Another important aspect is who is in control of data protection. It may be preferable in some applications that users control themselves how much of their data is shared and with whom. However, in other contexts, companies handling data have to ensure that it remains secure, in order to respect compliance regulations. Both solutions are needed and can be combined to ensure data protection.
Authentication and authorization bring many challenges ranging from technical (such as security and interoperability) to legal and regulatory (such as data protection and privacy). Even if some practical approaches, mostly platform specific, exist, research efforts are still needed for the design and enforcement of new solutions in Big Data platforms.
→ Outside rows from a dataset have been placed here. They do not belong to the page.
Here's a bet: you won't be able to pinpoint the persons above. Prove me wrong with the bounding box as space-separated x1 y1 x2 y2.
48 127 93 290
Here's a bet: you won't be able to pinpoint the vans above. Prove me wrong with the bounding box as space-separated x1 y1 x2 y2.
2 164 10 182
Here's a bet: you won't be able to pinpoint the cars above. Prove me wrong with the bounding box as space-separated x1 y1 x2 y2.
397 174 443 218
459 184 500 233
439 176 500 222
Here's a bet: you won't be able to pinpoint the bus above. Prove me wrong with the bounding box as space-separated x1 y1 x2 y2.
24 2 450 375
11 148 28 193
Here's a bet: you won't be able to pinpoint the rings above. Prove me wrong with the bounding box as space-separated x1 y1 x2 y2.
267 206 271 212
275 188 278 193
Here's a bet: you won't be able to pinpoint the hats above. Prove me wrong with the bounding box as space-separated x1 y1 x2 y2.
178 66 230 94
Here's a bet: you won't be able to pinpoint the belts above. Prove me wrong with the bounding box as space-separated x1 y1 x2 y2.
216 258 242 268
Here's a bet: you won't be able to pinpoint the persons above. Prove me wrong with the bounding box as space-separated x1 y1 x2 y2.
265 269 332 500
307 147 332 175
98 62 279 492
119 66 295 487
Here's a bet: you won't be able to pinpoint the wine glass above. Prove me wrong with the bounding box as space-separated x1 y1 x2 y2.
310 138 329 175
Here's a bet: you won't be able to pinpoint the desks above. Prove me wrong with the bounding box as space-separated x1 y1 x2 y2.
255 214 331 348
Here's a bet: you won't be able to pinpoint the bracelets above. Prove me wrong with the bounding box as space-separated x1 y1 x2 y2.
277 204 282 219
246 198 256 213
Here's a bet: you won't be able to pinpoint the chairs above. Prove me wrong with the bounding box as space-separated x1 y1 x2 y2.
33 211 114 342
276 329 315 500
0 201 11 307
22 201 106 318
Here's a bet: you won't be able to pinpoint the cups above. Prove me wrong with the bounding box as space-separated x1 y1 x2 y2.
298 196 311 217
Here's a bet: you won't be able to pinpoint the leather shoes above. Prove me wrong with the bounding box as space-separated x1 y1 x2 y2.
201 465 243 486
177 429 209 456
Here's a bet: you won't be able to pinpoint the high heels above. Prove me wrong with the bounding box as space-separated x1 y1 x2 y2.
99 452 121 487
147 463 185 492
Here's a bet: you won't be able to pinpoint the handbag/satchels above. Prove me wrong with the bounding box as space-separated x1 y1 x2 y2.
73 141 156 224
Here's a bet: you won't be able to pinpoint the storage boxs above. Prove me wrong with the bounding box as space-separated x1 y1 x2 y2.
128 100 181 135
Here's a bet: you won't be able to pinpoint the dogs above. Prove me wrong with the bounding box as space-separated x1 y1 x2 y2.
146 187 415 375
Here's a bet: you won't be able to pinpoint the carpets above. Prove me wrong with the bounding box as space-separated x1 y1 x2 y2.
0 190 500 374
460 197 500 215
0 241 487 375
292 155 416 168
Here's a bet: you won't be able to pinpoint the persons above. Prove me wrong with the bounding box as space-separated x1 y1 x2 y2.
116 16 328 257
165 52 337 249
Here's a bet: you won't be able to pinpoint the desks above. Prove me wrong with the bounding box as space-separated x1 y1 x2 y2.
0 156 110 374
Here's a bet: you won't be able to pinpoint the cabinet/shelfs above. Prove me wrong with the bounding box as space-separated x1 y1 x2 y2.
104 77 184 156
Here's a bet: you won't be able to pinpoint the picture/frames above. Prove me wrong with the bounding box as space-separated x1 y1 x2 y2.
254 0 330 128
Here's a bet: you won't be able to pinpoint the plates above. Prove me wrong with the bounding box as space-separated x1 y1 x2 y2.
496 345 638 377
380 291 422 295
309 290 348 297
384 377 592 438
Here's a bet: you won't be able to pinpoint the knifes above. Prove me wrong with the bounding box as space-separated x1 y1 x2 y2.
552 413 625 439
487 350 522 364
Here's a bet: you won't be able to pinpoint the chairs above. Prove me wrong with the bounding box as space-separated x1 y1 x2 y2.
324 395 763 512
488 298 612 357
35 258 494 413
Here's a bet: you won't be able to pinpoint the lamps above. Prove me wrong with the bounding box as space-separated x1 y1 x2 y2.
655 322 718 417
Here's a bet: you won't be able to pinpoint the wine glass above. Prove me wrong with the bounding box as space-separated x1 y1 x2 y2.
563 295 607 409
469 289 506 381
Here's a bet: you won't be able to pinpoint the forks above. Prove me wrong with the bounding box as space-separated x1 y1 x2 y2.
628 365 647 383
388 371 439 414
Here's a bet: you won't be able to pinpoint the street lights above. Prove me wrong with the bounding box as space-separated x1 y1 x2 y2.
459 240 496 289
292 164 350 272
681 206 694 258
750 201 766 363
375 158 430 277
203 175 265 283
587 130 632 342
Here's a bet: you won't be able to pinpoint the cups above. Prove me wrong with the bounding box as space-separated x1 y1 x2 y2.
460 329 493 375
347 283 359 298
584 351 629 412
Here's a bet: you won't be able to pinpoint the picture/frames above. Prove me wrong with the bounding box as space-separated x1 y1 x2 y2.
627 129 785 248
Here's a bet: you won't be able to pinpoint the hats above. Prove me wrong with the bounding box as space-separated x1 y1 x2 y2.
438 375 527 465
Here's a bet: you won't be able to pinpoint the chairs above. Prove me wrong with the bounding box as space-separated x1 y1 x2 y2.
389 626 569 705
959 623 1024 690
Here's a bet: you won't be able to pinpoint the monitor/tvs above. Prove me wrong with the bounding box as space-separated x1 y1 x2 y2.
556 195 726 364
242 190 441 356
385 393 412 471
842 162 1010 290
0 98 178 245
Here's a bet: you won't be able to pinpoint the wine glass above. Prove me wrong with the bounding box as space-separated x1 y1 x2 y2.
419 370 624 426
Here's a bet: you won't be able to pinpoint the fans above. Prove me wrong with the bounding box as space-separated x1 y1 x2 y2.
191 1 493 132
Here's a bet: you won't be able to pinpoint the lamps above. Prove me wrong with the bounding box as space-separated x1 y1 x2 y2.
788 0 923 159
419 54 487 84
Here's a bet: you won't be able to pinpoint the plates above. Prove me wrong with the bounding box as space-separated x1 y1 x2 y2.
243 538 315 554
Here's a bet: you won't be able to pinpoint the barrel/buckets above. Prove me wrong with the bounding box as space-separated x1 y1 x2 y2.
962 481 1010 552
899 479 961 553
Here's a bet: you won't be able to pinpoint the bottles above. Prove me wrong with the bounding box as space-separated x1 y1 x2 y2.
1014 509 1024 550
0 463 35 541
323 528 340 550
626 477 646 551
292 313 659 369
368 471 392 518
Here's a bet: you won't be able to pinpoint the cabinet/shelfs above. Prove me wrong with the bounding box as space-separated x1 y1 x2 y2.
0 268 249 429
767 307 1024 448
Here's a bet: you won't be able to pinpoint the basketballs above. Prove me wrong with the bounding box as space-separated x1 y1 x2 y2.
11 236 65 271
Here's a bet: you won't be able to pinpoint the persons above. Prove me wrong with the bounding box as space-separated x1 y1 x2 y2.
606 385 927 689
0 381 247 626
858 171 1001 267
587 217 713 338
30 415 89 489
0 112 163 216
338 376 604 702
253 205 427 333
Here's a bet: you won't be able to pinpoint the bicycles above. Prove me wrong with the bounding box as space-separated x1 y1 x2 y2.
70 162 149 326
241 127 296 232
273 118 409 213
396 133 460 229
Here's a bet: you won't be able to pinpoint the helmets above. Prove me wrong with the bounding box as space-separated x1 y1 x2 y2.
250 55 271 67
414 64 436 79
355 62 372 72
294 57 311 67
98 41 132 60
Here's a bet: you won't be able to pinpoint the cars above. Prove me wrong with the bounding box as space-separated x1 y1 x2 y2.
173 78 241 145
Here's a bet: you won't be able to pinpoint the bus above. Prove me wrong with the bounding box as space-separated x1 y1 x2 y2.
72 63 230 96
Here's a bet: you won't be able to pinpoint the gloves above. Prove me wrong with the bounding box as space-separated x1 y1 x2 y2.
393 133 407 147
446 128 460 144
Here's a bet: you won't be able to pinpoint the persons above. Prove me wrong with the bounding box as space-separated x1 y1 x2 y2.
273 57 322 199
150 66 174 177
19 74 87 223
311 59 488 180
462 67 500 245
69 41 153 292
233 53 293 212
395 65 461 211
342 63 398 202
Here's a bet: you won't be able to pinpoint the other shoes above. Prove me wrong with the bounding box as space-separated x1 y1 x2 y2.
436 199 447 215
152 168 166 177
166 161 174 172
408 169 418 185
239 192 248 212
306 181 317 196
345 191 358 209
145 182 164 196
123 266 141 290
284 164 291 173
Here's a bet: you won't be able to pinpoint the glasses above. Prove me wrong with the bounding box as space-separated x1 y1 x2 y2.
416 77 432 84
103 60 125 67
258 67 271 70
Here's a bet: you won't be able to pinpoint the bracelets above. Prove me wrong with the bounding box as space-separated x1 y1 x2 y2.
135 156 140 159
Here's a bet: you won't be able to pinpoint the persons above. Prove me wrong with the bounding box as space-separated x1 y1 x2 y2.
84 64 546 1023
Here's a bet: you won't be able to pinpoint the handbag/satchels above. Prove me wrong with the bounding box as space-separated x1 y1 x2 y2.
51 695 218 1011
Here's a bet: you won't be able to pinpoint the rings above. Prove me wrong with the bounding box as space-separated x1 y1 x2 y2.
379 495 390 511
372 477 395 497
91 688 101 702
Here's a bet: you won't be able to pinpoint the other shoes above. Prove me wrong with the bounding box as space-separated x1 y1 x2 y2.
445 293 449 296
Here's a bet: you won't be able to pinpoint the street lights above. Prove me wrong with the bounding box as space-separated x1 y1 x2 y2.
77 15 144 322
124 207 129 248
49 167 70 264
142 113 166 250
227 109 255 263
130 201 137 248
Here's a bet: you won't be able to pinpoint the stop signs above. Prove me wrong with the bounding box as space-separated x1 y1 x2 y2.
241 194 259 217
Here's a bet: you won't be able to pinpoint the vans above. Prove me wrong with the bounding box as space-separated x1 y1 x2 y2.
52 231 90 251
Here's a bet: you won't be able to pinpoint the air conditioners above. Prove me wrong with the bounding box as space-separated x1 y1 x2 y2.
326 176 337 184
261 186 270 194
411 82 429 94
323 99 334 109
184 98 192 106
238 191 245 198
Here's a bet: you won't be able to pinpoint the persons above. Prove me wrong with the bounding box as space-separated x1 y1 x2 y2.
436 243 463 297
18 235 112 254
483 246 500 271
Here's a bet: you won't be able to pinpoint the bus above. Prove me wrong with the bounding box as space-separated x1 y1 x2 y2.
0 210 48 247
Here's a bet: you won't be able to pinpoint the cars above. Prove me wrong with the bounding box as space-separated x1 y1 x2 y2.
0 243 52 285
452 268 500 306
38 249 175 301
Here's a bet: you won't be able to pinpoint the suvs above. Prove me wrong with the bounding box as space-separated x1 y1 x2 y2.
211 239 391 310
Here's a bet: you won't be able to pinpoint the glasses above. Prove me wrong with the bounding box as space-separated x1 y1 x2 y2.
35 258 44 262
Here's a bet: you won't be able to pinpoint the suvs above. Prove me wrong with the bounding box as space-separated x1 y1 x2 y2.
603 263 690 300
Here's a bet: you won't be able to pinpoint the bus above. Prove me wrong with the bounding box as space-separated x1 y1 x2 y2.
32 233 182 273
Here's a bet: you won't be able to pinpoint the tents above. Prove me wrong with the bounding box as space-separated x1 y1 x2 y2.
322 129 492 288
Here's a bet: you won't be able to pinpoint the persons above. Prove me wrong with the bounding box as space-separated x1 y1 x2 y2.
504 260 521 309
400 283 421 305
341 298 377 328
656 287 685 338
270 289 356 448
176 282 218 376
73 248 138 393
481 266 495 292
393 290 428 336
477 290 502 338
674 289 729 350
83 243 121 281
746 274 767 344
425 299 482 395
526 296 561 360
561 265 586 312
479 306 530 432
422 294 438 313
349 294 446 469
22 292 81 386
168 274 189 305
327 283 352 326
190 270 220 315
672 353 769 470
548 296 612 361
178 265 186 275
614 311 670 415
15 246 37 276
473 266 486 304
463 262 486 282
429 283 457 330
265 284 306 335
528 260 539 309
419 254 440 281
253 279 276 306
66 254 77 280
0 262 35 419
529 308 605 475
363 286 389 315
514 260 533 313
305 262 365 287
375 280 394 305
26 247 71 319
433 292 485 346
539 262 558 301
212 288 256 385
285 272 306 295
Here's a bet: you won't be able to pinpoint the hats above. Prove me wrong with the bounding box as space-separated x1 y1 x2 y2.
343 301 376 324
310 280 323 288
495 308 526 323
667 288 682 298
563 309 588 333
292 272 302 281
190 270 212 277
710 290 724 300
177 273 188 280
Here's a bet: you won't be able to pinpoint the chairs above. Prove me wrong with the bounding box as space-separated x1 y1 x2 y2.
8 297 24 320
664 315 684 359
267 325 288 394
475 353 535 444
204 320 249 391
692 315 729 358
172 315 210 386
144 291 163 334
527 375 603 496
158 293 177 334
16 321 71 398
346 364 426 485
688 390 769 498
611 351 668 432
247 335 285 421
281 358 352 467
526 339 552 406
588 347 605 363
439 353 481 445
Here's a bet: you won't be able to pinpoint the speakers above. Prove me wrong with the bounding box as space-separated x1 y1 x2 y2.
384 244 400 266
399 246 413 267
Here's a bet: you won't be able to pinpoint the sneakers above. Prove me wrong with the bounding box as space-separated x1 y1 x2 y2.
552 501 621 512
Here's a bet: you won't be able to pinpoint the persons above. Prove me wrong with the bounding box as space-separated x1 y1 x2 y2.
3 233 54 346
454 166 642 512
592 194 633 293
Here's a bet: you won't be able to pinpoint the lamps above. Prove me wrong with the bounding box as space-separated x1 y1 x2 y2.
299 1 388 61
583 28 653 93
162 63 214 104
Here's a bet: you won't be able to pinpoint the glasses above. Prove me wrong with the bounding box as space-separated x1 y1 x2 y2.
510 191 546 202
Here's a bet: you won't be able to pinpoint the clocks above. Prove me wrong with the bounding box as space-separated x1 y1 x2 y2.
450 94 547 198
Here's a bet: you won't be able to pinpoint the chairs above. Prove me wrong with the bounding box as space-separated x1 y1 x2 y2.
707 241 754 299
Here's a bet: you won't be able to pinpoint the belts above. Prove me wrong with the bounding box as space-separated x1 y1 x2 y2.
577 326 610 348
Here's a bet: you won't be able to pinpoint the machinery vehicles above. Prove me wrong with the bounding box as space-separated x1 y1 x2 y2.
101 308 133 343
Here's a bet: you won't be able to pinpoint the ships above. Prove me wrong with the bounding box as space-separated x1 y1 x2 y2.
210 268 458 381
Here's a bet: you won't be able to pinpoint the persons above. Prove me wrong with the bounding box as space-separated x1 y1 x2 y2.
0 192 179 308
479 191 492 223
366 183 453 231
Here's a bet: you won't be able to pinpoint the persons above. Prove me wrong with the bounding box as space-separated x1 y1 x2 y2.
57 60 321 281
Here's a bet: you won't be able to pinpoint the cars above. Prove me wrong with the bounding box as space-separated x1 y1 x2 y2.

Topics may include but are not limited to:
- Authorization/authentication frameworks for different kinds of systems (Distributed systems, Cloud, Fog and Edge-computing systems, IoT systems, mobile systems, etc.),
- Access control at different levels (Infrastructure level, platform level, data level),
- Zero Trust authorization/authentication approaches (encompassing users, applications and infrastructure),
- Authentication and Identity management (e.g. federated identity, Identity of Things),
- Privacy-Enhancing Technologies for Identity Management,
- Trust Frameworks for Identity Management Solutions,
- Risk-based Authentication Mechanisms,
- Theoretical (formal) models of access control for Big Data,
- Data models and languages for access control, Multi-level security (MLS) access control, attribute-based access control, cryptographic access control,
- Access control in data stream processing,
- Access control policies analysis and verification (using formal methods, machine learning, data mining techniques, etc),
- Access control policies administration and reasoning.
Keywords:
Security policies, access control, Big Data, data protection, data management systems.
Important Note:
All contributions to this Research Topic must be within the scope of the section and journal to which they are submitted, as defined in their mission statements. Frontiers reserves the right to guide an out-of-scope manuscript to a more suitable section or journal at any stage of peer review.